Lo importante de esta campaña es que pese a que la radio, la televisión y la prensa tenían un enorme poder de multiplicar el mensaje (como hoy las redes sociales) a ningún político de la época se le ocurrió que había que dejar de lado el contacto directo y el uso de maquinarias políticas más tradicionales, es decir, nadie le atribuyó un poder mágico a la televisión para hacer la campaña: simplemente la utilizaron.

Más de cuarenta años después pareciera que –como las redes sociales son amplias y descentralizadas–, algunos políticos han creído que se confunden con la vida de los electores, es decir, que a través de ellas pueden llegarle a todo el mundo y moverlo o convencerlo eficazmente.

Redes y sociedad

En realidad, las redes sociales son un acceso a muchas cosas que antes estaban dispersas o eran invisibles: ahora los rumores quedan registrados, la amistad o la cercanía se expresan en contactos por las redes y las habladurías se hacen por whassap.

Pero esa no es toda la vida de la gente.

Muchos tienen amigos que no aparecen en sus redes sociales hay cosas que pasan que nunca quedan registradas ahí, hay gente que no las tiene o las usa poco… es decir: creer que se está influyendo a la gente porque sigue o retuitea lo que un político comparte “es  demasiado optimista”.

Así que el hecho de tener una cierta cantidad de seguidores en Facebook o Twitter puede ser un indicador de influencia o fama, pero no dice que capacidad de movilización real tiene un dirigente. Queda entonces mucho espacio para trabajar en medios de comunicación tradicionales como radio o televisión (la gente escucha mucho la radio cuando está manejando) y para el contacto cara a cara.

Esto es particularmente cierto en el caso de comunidades populares donde la gente hace más vida en común y tiene más lazos, es decir, los vecinos se comunican más entre sí en un barrio o en una urbanización de clase media asalariada que en una de clase media-alta, donde apenas tienen contacto; hay mucho margen de maniobra para un dirigente que sepa tener interlocutores en esos escenarios: este es uno de los tantos casos en los que más vale un cuaderno o un cuchillo que una Tablet o un fusil de francotirador.

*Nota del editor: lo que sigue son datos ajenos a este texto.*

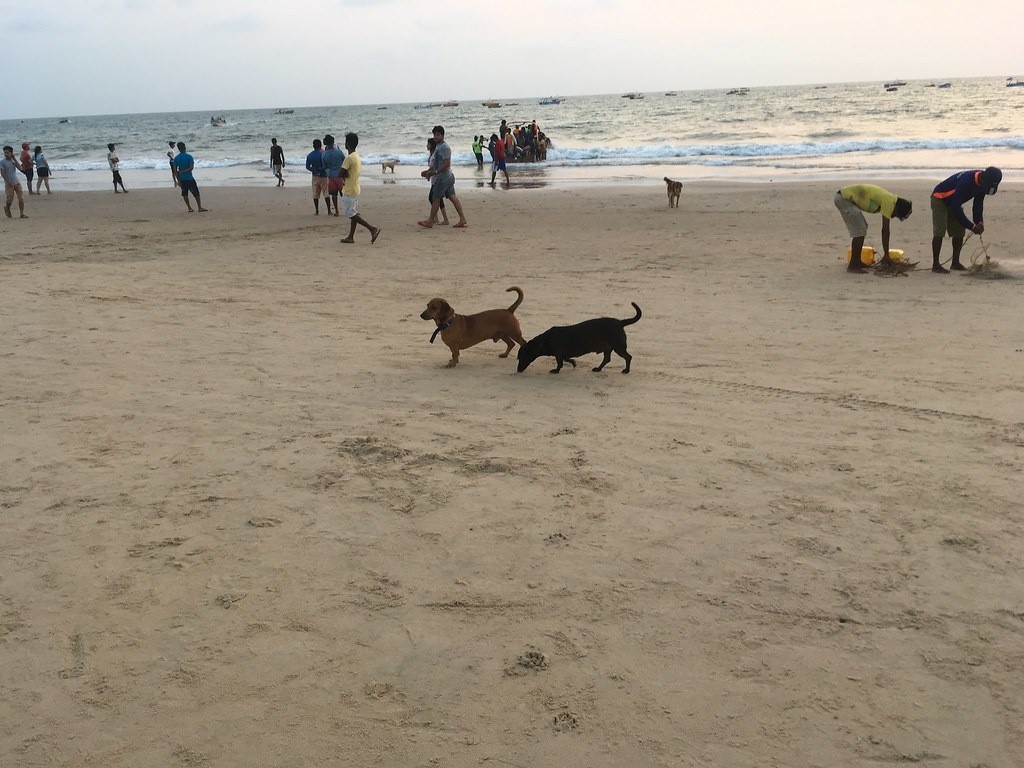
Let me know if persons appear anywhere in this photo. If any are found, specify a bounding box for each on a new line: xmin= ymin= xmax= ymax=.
xmin=417 ymin=126 xmax=467 ymax=228
xmin=472 ymin=135 xmax=489 ymax=164
xmin=834 ymin=184 xmax=913 ymax=273
xmin=0 ymin=146 xmax=30 ymax=218
xmin=270 ymin=138 xmax=285 ymax=187
xmin=108 ymin=143 xmax=129 ymax=193
xmin=20 ymin=143 xmax=36 ymax=195
xmin=929 ymin=166 xmax=1002 ymax=274
xmin=167 ymin=141 xmax=180 ymax=187
xmin=499 ymin=119 xmax=550 ymax=163
xmin=487 ymin=134 xmax=510 ymax=185
xmin=173 ymin=142 xmax=208 ymax=212
xmin=338 ymin=132 xmax=381 ymax=243
xmin=28 ymin=146 xmax=55 ymax=195
xmin=305 ymin=135 xmax=346 ymax=217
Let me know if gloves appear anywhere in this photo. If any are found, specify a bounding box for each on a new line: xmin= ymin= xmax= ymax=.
xmin=971 ymin=221 xmax=984 ymax=234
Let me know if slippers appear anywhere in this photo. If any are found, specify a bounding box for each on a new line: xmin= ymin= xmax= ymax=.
xmin=418 ymin=220 xmax=433 ymax=227
xmin=199 ymin=208 xmax=207 ymax=212
xmin=370 ymin=227 xmax=381 ymax=244
xmin=453 ymin=223 xmax=468 ymax=227
xmin=341 ymin=239 xmax=354 ymax=243
xmin=4 ymin=206 xmax=12 ymax=218
xmin=188 ymin=209 xmax=194 ymax=212
xmin=18 ymin=214 xmax=29 ymax=218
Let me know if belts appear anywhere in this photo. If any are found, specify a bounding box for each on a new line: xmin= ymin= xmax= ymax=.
xmin=837 ymin=190 xmax=841 ymax=194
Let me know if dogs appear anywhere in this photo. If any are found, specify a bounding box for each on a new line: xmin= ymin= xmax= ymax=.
xmin=420 ymin=286 xmax=528 ymax=369
xmin=515 ymin=302 xmax=642 ymax=375
xmin=382 ymin=159 xmax=400 ymax=174
xmin=664 ymin=177 xmax=683 ymax=208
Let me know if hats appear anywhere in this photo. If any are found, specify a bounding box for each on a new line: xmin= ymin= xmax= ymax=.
xmin=22 ymin=143 xmax=30 ymax=149
xmin=323 ymin=134 xmax=334 ymax=144
xmin=979 ymin=167 xmax=1002 ymax=196
xmin=169 ymin=141 xmax=176 ymax=146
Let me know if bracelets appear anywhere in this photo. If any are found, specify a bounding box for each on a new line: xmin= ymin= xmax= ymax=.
xmin=436 ymin=170 xmax=438 ymax=174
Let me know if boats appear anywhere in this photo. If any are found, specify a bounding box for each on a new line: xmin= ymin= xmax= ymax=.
xmin=629 ymin=96 xmax=645 ymax=99
xmin=938 ymin=82 xmax=951 ymax=88
xmin=210 ymin=116 xmax=226 ymax=126
xmin=1005 ymin=77 xmax=1024 ymax=87
xmin=539 ymin=96 xmax=566 ymax=105
xmin=886 ymin=87 xmax=897 ymax=92
xmin=412 ymin=98 xmax=520 ymax=110
xmin=275 ymin=109 xmax=295 ymax=114
xmin=884 ymin=82 xmax=906 ymax=87
xmin=376 ymin=106 xmax=388 ymax=110
xmin=925 ymin=84 xmax=936 ymax=88
xmin=726 ymin=87 xmax=751 ymax=95
xmin=58 ymin=119 xmax=70 ymax=123
xmin=814 ymin=85 xmax=827 ymax=90
xmin=622 ymin=93 xmax=635 ymax=98
xmin=665 ymin=92 xmax=678 ymax=96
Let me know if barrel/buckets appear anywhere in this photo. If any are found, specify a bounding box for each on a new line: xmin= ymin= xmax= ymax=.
xmin=889 ymin=249 xmax=904 ymax=262
xmin=847 ymin=246 xmax=875 ymax=265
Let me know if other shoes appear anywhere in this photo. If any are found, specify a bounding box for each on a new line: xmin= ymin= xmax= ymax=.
xmin=334 ymin=209 xmax=340 ymax=216
xmin=847 ymin=268 xmax=869 ymax=273
xmin=932 ymin=265 xmax=950 ymax=273
xmin=438 ymin=222 xmax=449 ymax=225
xmin=950 ymin=264 xmax=965 ymax=270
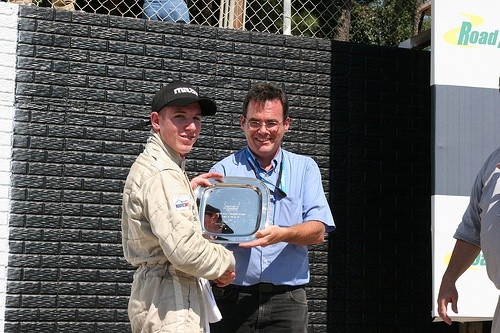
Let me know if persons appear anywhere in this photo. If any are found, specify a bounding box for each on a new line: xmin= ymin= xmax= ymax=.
xmin=196 ymin=198 xmax=234 ymax=233
xmin=437 ymin=145 xmax=500 ymax=333
xmin=143 ymin=0 xmax=190 ymax=24
xmin=192 ymin=84 xmax=337 ymax=333
xmin=120 ymin=82 xmax=236 ymax=332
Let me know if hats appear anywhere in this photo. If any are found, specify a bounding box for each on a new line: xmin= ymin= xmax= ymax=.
xmin=205 ymin=204 xmax=234 ymax=233
xmin=150 ymin=80 xmax=217 ymax=116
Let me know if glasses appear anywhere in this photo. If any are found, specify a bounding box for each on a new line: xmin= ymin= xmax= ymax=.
xmin=244 ymin=118 xmax=286 ymax=130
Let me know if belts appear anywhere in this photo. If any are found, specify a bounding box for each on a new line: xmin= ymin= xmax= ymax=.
xmin=226 ymin=282 xmax=305 ymax=294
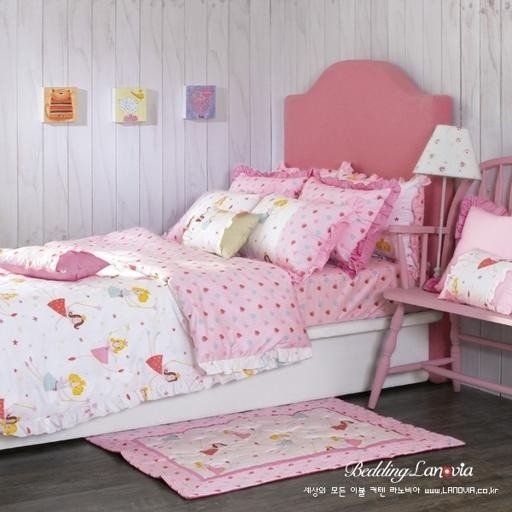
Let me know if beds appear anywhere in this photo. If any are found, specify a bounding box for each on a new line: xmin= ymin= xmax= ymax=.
xmin=0 ymin=59 xmax=452 ymax=449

Esa “paciencia del cuchillo” fue justamente la que Hugo Chávez aplicó entre el 95 y el 99 contra la megamáquina electoral y mediática de Irene Sáez y Salas Romer.

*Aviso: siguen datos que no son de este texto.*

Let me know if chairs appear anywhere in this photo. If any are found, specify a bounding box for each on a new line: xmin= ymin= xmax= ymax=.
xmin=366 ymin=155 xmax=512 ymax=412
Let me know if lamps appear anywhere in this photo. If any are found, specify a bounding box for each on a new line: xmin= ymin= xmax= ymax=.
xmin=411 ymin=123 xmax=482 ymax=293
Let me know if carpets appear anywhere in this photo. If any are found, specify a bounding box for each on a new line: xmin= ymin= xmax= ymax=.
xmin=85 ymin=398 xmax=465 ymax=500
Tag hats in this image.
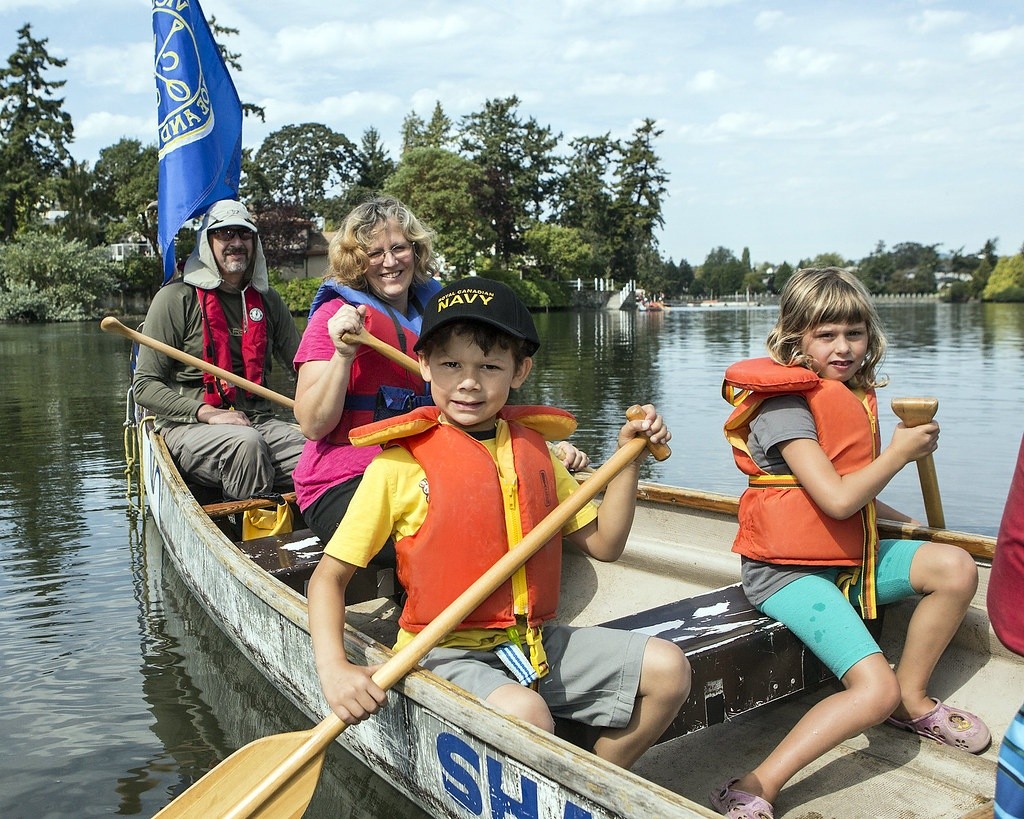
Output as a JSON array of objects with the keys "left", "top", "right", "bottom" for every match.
[
  {"left": 182, "top": 199, "right": 269, "bottom": 292},
  {"left": 412, "top": 276, "right": 540, "bottom": 358}
]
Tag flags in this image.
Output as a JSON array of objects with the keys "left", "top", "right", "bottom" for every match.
[{"left": 153, "top": 0, "right": 243, "bottom": 288}]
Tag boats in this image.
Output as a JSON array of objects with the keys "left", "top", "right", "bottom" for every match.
[{"left": 132, "top": 383, "right": 1024, "bottom": 819}]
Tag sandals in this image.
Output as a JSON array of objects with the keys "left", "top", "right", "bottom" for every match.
[
  {"left": 885, "top": 694, "right": 991, "bottom": 754},
  {"left": 708, "top": 775, "right": 774, "bottom": 819}
]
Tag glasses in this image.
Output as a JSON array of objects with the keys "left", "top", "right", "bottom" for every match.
[
  {"left": 209, "top": 227, "right": 253, "bottom": 241},
  {"left": 367, "top": 242, "right": 416, "bottom": 266}
]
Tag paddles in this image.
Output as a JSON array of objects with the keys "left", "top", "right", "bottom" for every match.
[
  {"left": 147, "top": 399, "right": 674, "bottom": 819},
  {"left": 337, "top": 321, "right": 600, "bottom": 477},
  {"left": 98, "top": 315, "right": 297, "bottom": 411},
  {"left": 886, "top": 394, "right": 953, "bottom": 530}
]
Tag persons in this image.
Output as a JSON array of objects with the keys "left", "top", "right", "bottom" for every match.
[
  {"left": 294, "top": 199, "right": 591, "bottom": 554},
  {"left": 306, "top": 274, "right": 692, "bottom": 772},
  {"left": 131, "top": 199, "right": 303, "bottom": 516},
  {"left": 708, "top": 265, "right": 992, "bottom": 813}
]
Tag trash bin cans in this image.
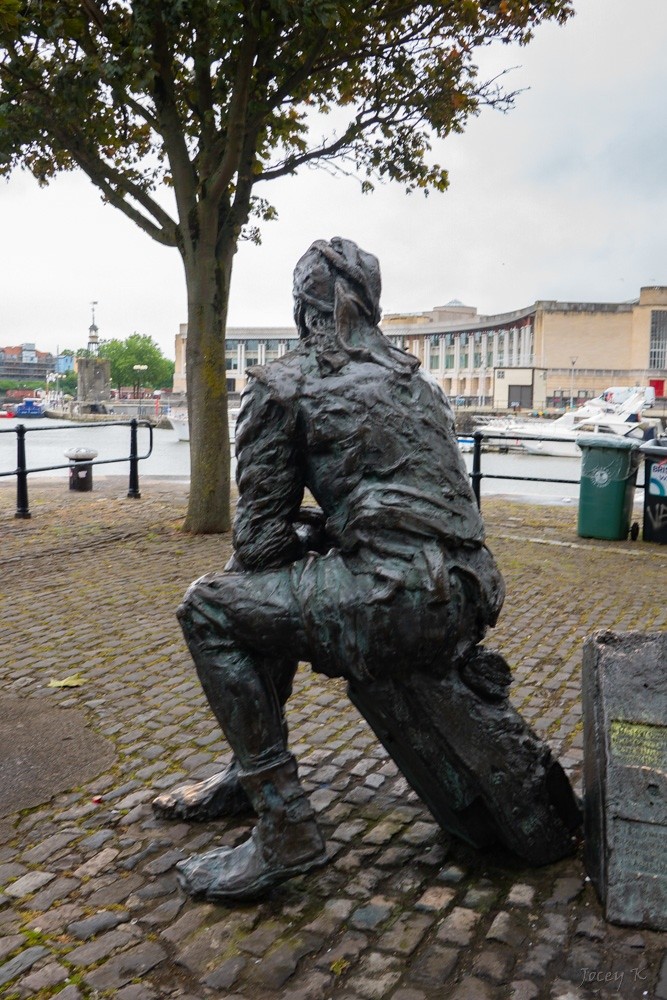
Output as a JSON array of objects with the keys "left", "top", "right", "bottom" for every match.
[
  {"left": 639, "top": 439, "right": 667, "bottom": 543},
  {"left": 576, "top": 437, "right": 641, "bottom": 540},
  {"left": 64, "top": 447, "right": 99, "bottom": 493}
]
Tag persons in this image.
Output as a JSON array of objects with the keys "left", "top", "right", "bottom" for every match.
[{"left": 153, "top": 235, "right": 506, "bottom": 906}]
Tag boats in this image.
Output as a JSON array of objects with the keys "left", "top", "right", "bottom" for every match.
[
  {"left": 17, "top": 398, "right": 46, "bottom": 418},
  {"left": 0, "top": 403, "right": 16, "bottom": 417},
  {"left": 168, "top": 408, "right": 238, "bottom": 444},
  {"left": 475, "top": 387, "right": 667, "bottom": 457},
  {"left": 459, "top": 435, "right": 475, "bottom": 451}
]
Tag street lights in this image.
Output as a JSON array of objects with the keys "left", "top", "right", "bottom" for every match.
[
  {"left": 46, "top": 372, "right": 67, "bottom": 404},
  {"left": 570, "top": 355, "right": 579, "bottom": 407},
  {"left": 133, "top": 365, "right": 148, "bottom": 398}
]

Pero queda una pregunta pendiente ¿para qué sirven las redes sociales? Evidentemente sirven, en primera instancia, para “llegarle a la gente”: su alcance es superior al de la televisión, por ejemplo, en el caso de las películas, los trailers se difunden por esa vía, no hay otra mejor para eso.

Pero eso no garantiza que película o candidato sean exitosos.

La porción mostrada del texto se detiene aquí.